After reading this I started thinking that I have learned a loot about printf(). Suddenly I found following code snippet from this book:
int main()
{
char str[]="Hello";
int i=5,j=10;
printf(i>j?"%50s":"%s",str); //unable to understand this
return 0;
}
Surprisingly above code is running without errors and it prints Hello.
As per my knowledge following is syntax of printf():
int printf(const char *format,argument_list);
So according to this syntax, printf() should start with format string. But as you can see in above code printf() is starting with i>j.
Does it mean I am wrong in interpreting syntax of printf()?
Does placing ternary operator inside printf() is a special case?
EDIT
I know about ternary operator I am asking about first argument of printf() which should be const char* which I seem not in my example.
The conditional operator:
i>j?"%50s":"%s"
is an expression and it has to be evaluated before the function call itself can be evaluated. We can see this by going to the draft C99 standard section 6.5.2.2 Function calls which says:
An argument may be an expression of any object type. In preparing for
the call to a function, the arguments are evaluated, and each
parameter is assigned the value of the corresponding argument.81)

→ **Extracted material**
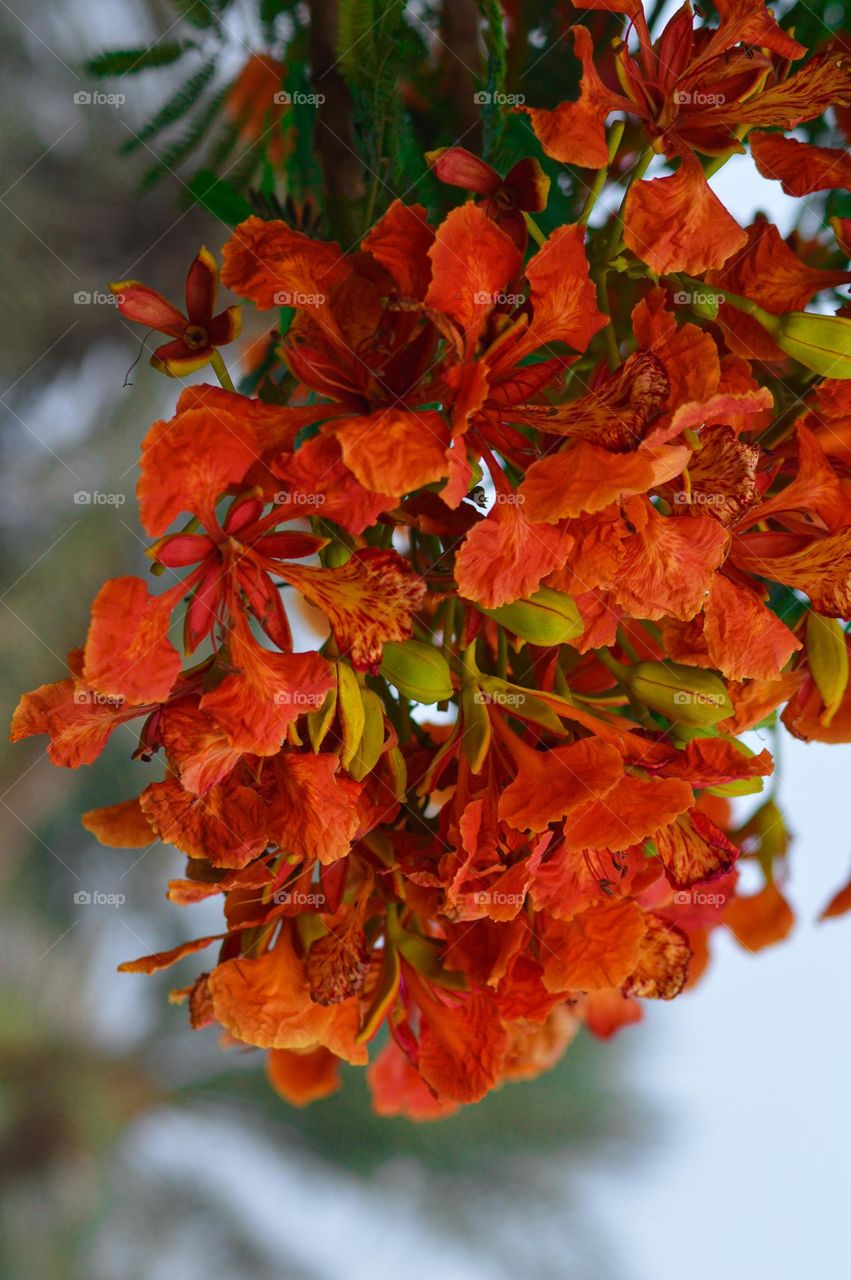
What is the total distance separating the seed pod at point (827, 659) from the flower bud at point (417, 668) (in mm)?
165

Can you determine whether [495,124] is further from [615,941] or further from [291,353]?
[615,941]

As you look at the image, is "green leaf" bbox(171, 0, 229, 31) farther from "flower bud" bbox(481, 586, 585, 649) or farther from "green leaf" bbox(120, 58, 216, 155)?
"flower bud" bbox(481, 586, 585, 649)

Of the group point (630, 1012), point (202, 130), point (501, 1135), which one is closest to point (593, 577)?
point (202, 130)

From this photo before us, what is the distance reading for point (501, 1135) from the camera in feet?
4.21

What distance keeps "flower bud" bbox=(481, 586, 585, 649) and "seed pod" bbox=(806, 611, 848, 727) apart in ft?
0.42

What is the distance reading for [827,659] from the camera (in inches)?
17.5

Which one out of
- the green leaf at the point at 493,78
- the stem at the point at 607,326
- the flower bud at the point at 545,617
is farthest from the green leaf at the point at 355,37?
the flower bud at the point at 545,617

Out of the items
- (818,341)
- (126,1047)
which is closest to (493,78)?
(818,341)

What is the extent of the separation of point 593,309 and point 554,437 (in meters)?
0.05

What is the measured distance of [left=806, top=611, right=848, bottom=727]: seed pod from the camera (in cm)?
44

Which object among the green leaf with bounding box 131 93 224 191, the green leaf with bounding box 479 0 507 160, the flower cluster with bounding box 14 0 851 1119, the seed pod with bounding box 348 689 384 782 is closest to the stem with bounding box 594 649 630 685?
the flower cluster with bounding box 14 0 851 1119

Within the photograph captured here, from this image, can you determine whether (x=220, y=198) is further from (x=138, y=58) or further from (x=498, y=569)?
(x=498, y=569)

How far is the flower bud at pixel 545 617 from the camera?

→ **Set of tasks**
**a.** Could you duplicate the printf thread between "As per my knowledge" and "in my example.", inclusive?
**b.** Can you filter the rows down to every line that contains the string "further", matching case exactly?
The printf thread and the rows have nothing to do with each other.

→ **Outputs in order**
**a.**
As per my knowledge following is syntax of printf():
int printf(const char *format,argument_list);
So according to this syntax, printf() should start with format string. But as you can see in above code printf() is starting with i>j.
Does it mean I am wrong in interpreting syntax of printf()?
Does placing ternary operator inside printf() is a special case?
EDIT
I know about ternary operator I am asking about first argument of printf() which should be const char* which I seem not in my example.

**b.**
Can you determine whether [495,124] is further from [615,941] or further from [291,353]?
Within the photograph captured here, from this image, can you determine whether (x=220, y=198) is further from (x=138, y=58) or further from (x=498, y=569)?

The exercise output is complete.